What is there about her tawdry/romantic story—an underage girl being trained as a high-class courtesan, whose life is redeemed and legitimized by a bourgeois marriage to a rich playboy—that has sustained her through a novel, a film, a stage play, an Oscar-winning über-glamorous musical film (the form in which most people know the story), a Broadway musical…and, coming this spring, a full Broadway musical revival with a revised book?

Gigi was born in the mind of French writer Sidonie-Gabrielle Colette (1873-1954), one of the most complex writers of the 20th century, and first appeared in an eponymous novella written during the Nazi occupation of Paris, and published in 1944. But the story draws on her life in the demimonde of Belle Époque Paris four decades earlier, when she was married and treated as virtual property by her husband, Henry Gauthier-Villars, who put his own name on her early literary works.

Data provided -
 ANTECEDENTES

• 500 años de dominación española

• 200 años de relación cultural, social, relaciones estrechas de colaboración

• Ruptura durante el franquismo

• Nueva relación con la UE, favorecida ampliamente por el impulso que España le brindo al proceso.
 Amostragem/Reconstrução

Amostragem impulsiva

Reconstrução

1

---

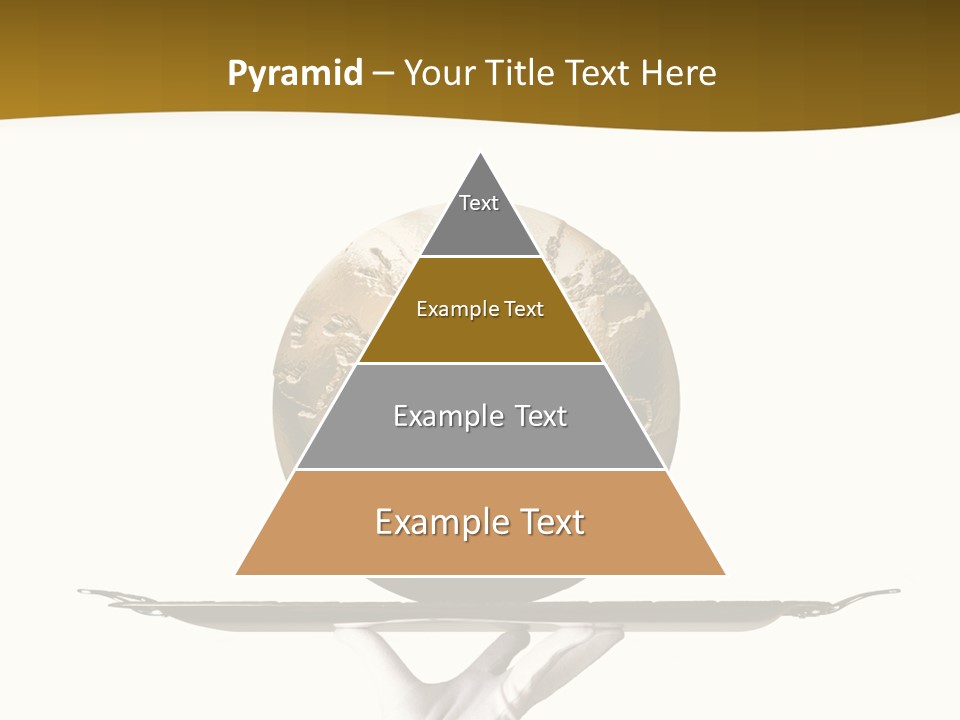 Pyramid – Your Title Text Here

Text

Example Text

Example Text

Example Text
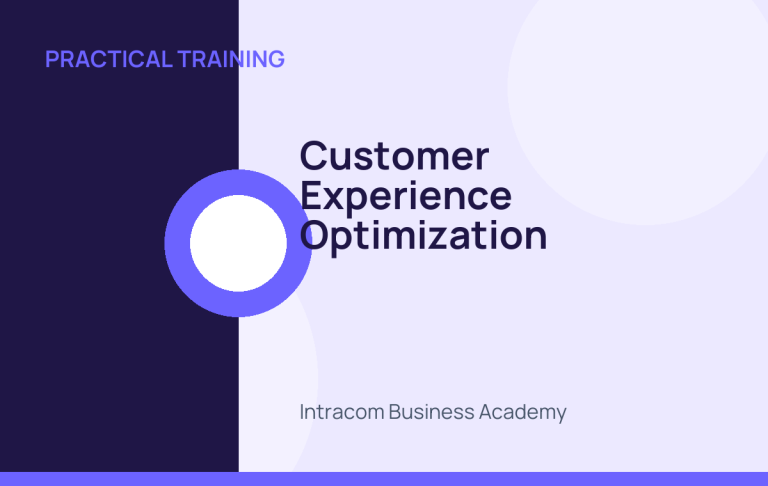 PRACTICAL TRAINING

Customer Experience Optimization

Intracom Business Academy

Brief A - Decide whether each statement agrees with the excerpt about Gigi, answering yes or no and quoting the words of the excerpt that settle it: (i) Colette wrote the novella Gigi during the Nazi occupation of Paris; (ii) the novella was published in 1954; (iii) Colette's husband put his own name on her early literary works.
Brief B - Extend the excerpt about Gigi from the point where it stops.

Final answer A -
(i) Yes: "written during the Nazi occupation of Paris"
(ii) No: "and published in 1944"
(iii) Yes: "who put his own name on her early literary works"

Final answer B -
There were few career options open to women of her station, short of being a wife or being, as it was euphemistically called, a “concubine.” Colette (the single pen name she adopted once she freed herself from Gauthier-Villars and struck out on her own) observed closely the strategems these high-society “kept women” to find as high-status a “keeper” as she could.

The original Gigi tells the story of a long-legged and beautiful 15-year-old who is being groomed for the life of a concubine by her grandmother, Mme. Alvarez, and her “Aunt” Alicia, who were courtesans before her, Aunt Alicia much more successfully.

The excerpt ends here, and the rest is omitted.